● TASK BRIEF:
Recast every line of the records below as a numbered list, skipping blank lines and leaving out the pictures.

Spatial relation data:
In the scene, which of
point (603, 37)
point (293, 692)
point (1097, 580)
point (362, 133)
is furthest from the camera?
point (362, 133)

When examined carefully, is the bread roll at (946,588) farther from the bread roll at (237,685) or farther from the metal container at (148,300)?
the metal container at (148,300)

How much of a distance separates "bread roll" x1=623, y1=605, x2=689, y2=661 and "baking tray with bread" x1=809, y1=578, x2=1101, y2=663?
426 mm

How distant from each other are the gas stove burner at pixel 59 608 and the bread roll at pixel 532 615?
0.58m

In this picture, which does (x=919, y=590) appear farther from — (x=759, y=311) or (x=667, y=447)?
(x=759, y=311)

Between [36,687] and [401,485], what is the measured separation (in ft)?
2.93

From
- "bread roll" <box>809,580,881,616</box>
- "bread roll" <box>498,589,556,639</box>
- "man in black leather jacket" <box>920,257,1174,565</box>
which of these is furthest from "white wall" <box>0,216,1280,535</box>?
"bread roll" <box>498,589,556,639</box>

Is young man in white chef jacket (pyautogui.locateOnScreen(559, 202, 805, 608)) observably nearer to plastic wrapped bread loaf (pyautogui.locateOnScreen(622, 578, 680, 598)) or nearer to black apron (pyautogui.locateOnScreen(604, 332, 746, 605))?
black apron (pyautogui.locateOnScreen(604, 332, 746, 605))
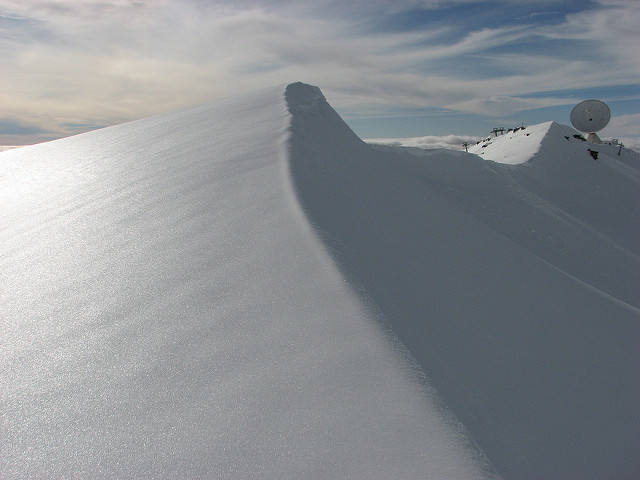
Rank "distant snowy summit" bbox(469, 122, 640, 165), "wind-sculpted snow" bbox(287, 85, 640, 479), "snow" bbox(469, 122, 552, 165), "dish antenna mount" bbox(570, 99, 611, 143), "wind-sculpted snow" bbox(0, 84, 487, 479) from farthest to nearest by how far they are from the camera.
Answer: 1. "dish antenna mount" bbox(570, 99, 611, 143)
2. "distant snowy summit" bbox(469, 122, 640, 165)
3. "snow" bbox(469, 122, 552, 165)
4. "wind-sculpted snow" bbox(287, 85, 640, 479)
5. "wind-sculpted snow" bbox(0, 84, 487, 479)

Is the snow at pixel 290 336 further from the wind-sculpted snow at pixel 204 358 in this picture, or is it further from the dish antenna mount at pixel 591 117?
the dish antenna mount at pixel 591 117

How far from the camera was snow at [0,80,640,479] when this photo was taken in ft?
5.10

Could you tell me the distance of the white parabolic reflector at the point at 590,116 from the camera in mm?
22531

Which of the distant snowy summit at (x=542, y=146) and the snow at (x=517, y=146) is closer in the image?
the snow at (x=517, y=146)

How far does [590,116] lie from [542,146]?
9560mm

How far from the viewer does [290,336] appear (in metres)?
1.96

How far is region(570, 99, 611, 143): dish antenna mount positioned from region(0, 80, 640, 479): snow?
22.5m

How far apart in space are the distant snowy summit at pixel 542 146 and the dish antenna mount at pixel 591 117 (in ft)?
1.65

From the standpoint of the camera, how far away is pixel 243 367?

● SOLUTION TO THIS PROBLEM:
1. In the scene, which of
2. point (603, 37)
3. point (293, 692)
4. point (1097, 580)
5. point (362, 133)
6. is furthest from the camera?
7. point (362, 133)
8. When examined carefully, is the bread roll at (946,588) farther from the bread roll at (237,685) or farther from the metal container at (148,300)?
9. the metal container at (148,300)
10. How much of a distance separates "bread roll" x1=623, y1=605, x2=689, y2=661 and "baking tray with bread" x1=809, y1=578, x2=1101, y2=663?
11. 426 mm
12. How distant from each other are the gas stove burner at pixel 59 608 and the bread roll at pixel 532 615?
13. 0.58m
14. In this picture, which does (x=919, y=590) appear farther from — (x=759, y=311) or (x=667, y=447)?
15. (x=759, y=311)
16. Between [36,687] and [401,485], what is the measured separation (in ft)?
17. 2.93
18. From
19. - "bread roll" <box>809,580,881,616</box>
20. - "bread roll" <box>498,589,556,639</box>
21. - "man in black leather jacket" <box>920,257,1174,565</box>
22. which of these is furthest from "white wall" <box>0,216,1280,535</box>?
23. "bread roll" <box>498,589,556,639</box>
24. Is young man in white chef jacket (pyautogui.locateOnScreen(559, 202, 805, 608)) observably nearer to plastic wrapped bread loaf (pyautogui.locateOnScreen(622, 578, 680, 598)) or nearer to black apron (pyautogui.locateOnScreen(604, 332, 746, 605))?
25. black apron (pyautogui.locateOnScreen(604, 332, 746, 605))
26. Rank "distant snowy summit" bbox(469, 122, 640, 165), "wind-sculpted snow" bbox(287, 85, 640, 479), "snow" bbox(469, 122, 552, 165), "dish antenna mount" bbox(570, 99, 611, 143), "wind-sculpted snow" bbox(0, 84, 487, 479) from farthest to nearest by how far they are from the camera.
27. Answer: 1. "dish antenna mount" bbox(570, 99, 611, 143)
28. 2. "distant snowy summit" bbox(469, 122, 640, 165)
29. 3. "snow" bbox(469, 122, 552, 165)
30. 4. "wind-sculpted snow" bbox(287, 85, 640, 479)
31. 5. "wind-sculpted snow" bbox(0, 84, 487, 479)
32. Is the snow at pixel 290 336 further from the wind-sculpted snow at pixel 204 358 in this picture, or is it further from the dish antenna mount at pixel 591 117?
33. the dish antenna mount at pixel 591 117
34. How far from the camera was snow at [0,80,640,479] when this photo was taken in ft?
35. 5.10
36. Could you tell me the distance of the white parabolic reflector at the point at 590,116 from the camera in mm?
37. 22531
38. Which of the distant snowy summit at (x=542, y=146) and the snow at (x=517, y=146) is closer in the image?
39. the snow at (x=517, y=146)
40. How far does [590,116] lie from [542,146]?
41. 9560mm
42. How far from the viewer does [290,336] appear (in metres)?
43. 1.96
44. How far is region(570, 99, 611, 143): dish antenna mount positioned from region(0, 80, 640, 479): snow?
45. 22.5m
46. How far apart in space are the distant snowy summit at pixel 542 146 and the dish antenna mount at pixel 591 117 (in ft)?
47. 1.65
48. From the standpoint of the camera, how far away is pixel 243 367?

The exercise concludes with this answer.